(Scene-based reasoning records)
────────────────────
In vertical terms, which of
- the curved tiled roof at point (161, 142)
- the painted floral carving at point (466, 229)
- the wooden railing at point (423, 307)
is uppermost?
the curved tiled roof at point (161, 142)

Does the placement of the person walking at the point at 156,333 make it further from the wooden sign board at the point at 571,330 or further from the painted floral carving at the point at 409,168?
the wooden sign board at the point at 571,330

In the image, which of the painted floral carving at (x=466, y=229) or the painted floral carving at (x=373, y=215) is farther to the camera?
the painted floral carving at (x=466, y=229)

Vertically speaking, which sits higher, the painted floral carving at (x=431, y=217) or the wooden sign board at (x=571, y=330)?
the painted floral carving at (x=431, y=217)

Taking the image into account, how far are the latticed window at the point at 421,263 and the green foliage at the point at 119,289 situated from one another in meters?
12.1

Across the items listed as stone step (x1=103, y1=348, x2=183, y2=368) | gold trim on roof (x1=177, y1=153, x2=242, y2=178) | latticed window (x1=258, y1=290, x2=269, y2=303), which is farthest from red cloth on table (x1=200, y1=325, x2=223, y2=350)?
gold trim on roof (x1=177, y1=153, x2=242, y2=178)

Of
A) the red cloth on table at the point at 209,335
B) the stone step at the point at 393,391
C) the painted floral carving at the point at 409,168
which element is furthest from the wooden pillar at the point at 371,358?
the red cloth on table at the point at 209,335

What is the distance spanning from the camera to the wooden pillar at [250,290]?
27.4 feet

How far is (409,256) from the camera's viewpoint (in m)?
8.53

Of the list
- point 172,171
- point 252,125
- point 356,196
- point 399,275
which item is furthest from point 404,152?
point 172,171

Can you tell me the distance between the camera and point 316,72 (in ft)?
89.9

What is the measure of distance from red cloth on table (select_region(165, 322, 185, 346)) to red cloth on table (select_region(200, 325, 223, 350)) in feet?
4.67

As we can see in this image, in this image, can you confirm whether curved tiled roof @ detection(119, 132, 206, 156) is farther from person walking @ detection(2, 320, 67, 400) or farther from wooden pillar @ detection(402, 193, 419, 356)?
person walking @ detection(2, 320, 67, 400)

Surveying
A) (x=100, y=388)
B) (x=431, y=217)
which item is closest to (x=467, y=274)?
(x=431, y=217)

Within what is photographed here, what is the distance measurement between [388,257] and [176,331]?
────────────────────
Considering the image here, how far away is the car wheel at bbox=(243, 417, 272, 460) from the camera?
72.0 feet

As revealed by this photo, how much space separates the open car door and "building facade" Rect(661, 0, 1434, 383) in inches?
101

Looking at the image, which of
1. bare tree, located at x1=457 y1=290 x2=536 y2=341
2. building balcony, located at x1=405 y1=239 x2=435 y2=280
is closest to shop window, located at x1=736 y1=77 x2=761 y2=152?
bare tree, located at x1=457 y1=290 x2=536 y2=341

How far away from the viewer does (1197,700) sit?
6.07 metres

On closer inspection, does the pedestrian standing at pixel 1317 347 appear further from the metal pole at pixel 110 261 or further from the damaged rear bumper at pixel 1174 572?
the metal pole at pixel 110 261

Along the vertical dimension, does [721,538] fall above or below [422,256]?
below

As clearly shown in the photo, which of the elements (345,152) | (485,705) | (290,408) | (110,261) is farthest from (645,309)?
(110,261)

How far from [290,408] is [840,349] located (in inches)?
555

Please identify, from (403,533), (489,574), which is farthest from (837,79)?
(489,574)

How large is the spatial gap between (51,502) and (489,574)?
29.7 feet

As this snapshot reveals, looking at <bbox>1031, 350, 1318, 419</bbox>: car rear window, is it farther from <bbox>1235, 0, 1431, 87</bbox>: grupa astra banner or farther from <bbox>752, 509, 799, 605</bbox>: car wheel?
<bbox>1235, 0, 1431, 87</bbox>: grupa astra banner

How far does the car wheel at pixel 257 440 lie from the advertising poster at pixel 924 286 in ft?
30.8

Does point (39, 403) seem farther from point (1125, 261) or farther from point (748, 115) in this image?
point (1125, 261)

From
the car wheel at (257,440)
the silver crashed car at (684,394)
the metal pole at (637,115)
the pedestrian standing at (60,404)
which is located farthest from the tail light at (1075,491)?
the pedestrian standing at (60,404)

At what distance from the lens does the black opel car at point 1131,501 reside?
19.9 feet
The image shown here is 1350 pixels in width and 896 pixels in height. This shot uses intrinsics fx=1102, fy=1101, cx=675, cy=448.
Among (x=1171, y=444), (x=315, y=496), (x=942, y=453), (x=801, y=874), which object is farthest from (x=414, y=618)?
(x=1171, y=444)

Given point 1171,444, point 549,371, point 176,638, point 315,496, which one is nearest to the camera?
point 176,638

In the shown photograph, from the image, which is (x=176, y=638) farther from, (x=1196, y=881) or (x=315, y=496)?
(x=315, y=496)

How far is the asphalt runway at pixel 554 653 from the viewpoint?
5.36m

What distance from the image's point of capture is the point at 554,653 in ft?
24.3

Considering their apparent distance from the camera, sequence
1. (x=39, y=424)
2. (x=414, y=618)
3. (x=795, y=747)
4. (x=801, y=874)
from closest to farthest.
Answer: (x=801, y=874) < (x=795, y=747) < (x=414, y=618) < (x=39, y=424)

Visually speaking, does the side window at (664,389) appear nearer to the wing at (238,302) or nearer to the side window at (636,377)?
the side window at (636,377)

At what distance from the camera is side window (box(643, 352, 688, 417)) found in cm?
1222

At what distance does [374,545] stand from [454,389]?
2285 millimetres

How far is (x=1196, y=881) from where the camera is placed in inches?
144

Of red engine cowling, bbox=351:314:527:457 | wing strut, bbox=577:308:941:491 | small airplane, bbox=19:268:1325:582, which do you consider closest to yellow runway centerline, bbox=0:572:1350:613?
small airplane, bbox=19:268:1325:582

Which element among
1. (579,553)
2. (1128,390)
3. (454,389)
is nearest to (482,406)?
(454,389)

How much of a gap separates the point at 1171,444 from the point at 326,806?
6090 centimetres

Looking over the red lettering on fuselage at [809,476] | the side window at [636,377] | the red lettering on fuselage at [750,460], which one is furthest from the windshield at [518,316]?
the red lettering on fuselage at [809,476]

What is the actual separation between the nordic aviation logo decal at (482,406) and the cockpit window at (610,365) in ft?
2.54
────────────────────
Pick out every line above that contains the word "stone" and copy each of those lines in full.

Across the items listed as stone step (x1=103, y1=348, x2=183, y2=368) | gold trim on roof (x1=177, y1=153, x2=242, y2=178) | latticed window (x1=258, y1=290, x2=269, y2=303), which is farthest from red cloth on table (x1=200, y1=325, x2=223, y2=350)?
B) the stone step at the point at 393,391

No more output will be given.